PASSAGE PROVIDED:
____________

The paper that we passed to the Committee a few weeks ago shows that we recognise the need to use the powers in clause 12 of the Education Bill to introduce an Order to modify employment law and to remedy the discrepancy. At the end of the day, the board of governors still has to follow proper procedures and comply with employment law when discharging its functions. However, we will deal with the technical anomalies and discrepancies in employment law that could leave the ESA, not the board of governors, vulnerable to legal challenge.

Mr D Bradley:

Does the Education Bill deal with that issue?

Mr Stewart:

It will be dealt with by powers in the Bill. Clause 12 gives the Department the power to make an Order to modify employment law, which reflects a similar power in existing legislation. We will do that in due course.

Mr D Bradley:

Will that Order come before the Committee in due course?

Mr Stewart:

Yes, it certainly will.

Mr D Bradley:

You used the relationship between CCMS and the Department as a paradigm for the schemes. However, there are numerous examples of CCMS being extremely ineffective in dealing with certain situations. I know of one situation in which a teacher who was involved in the management of a school was allowed to stay on in a position in which he was doing tremendous damage to the school and other members of staff. Can we ensure that such a situation does not recur?

Mr Stewart:

You will appreciate, Dominic, that it is difficult for us to comment on individual cases, whether taken forward by CCMS or any other body.

Mr D Bradley:

I have not named anyone.

Mr Stewart:

No; and I would not ask you to. From the outset, the core of the RPA arrangements has been to maximise the autonomy of boards of governors. We are asking them to take the authority and the responsibility for discharging a range of functions. We are fettering, to a very great degree, the discretion of the ESA to interfere in that —

Mr D Bradley:

I am sorry for interrupting you. Without going into detail, let us take the scenario that I mentioned of an individual in the top line of management of a school performing his or her duties in such a way as to be detrimental to the pupils and staff. Would the ESA have the power to intervene and correct that situation?

Mr Stewart:

No; that would be a matter for the board of governors.

Mr D Bradley:

What happens if the board of governors does not have the stomach to tackle the situation?

Mr Stewart:

The solution would be to change the board of governors.

Mr D Bradley:

The ESA would?

Mrs Montgomery:

In that case, the disciplinary procedure, which would form part of the employment scheme, would be operated. The disciplinary procedures for teachers are agreed with the teaching unions and the management side. Therefore, all teachers, regardless of what sector they work in, operate under the same disciplinary procedures. If those procedures are to be changed, that would be done through the teachers’ negotiating committee. Therefore, the ESA would, effectively, be the management side in the negotiations, and the teaching unions would be involved in any change to policy and procedure. That would not change with the establishment of the ESA: the same policy and procedure will transfer from the current system to the new employer.

Mr Stewart:

One concern that stakeholders raised with us frequently is that, to put it candidly, they did not quite believe us when we said that we were going to make boards of governors responsible for those matters and give them the autonomy to make the decisions. We would hope, through these regulations and the clarification that we have provided, that we will demonstrate that we are serious about that. Those are matters for boards of governors to decide.

____________

SUPPLIED INFORMATION:

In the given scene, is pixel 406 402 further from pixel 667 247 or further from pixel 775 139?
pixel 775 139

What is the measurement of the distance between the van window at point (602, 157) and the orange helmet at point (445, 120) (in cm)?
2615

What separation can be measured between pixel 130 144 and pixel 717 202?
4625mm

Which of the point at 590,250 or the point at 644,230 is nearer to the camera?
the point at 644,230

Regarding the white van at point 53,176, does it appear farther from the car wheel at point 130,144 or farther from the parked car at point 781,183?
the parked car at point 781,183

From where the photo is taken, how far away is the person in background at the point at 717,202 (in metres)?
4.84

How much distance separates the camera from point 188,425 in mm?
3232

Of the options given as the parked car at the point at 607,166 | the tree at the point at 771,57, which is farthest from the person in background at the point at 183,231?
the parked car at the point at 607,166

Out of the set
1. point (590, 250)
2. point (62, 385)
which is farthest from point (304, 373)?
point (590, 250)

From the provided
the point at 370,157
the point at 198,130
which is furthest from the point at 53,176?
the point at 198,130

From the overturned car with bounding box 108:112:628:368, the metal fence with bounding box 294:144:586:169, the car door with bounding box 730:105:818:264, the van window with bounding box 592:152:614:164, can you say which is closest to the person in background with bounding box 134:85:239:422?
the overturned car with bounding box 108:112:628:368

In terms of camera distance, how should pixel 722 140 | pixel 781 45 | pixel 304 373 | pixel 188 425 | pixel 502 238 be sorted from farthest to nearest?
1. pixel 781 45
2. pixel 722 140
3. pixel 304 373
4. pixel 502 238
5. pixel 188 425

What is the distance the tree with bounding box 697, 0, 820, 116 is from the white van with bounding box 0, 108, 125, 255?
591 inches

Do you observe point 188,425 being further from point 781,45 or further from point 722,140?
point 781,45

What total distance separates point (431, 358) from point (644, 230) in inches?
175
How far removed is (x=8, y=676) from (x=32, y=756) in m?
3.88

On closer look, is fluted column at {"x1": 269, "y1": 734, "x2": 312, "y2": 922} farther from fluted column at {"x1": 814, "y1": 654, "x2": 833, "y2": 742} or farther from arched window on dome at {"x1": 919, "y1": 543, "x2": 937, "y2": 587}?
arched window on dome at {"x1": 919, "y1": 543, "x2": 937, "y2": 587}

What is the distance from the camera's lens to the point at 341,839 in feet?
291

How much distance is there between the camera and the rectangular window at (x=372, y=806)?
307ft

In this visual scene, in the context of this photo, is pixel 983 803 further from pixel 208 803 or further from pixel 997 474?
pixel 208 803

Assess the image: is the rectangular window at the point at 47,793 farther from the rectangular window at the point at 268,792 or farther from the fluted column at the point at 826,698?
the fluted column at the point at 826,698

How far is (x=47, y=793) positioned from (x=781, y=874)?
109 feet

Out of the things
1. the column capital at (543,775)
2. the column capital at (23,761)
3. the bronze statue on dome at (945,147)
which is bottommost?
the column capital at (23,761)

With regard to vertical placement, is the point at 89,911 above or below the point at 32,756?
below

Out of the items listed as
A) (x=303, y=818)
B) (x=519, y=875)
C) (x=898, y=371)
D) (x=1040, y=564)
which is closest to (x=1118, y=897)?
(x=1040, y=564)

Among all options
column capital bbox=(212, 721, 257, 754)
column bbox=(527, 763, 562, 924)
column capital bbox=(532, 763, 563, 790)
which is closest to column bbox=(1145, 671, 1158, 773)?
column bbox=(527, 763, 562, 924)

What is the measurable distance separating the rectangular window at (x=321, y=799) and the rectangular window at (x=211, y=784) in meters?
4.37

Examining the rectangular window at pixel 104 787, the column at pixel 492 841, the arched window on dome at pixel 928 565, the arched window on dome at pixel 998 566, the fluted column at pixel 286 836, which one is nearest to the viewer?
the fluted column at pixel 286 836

____________

STATED PROBLEM 1: List every speaker label that introduces a turn in the committee transcript.
STATED PROBLEM 2: Reproduce word for word the part of the committee transcript from "It will be dealt" up to and including "does not recur?".

CORRECT ANSWER 1:
Mr D Bradley
Mr Stewart
Mrs Montgomery

CORRECT ANSWER 2:
It will be dealt with by powers in the Bill. Clause 12 gives the Department the power to make an Order to modify employment law, which reflects a similar power in existing legislation. We will do that in due course.

Mr D Bradley:

Will that Order come before the Committee in due course?

Mr Stewart:

Yes, it certainly will.

Mr D Bradley:

You used the relationship between CCMS and the Department as a paradigm for the schemes. However, there are numerous examples of CCMS being extremely ineffective in dealing with certain situations. I know of one situation in which a teacher who was involved in the management of a school was allowed to stay on in a position in which he was doing tremendous damage to the school and other members of staff. Can we ensure that such a situation does not recur?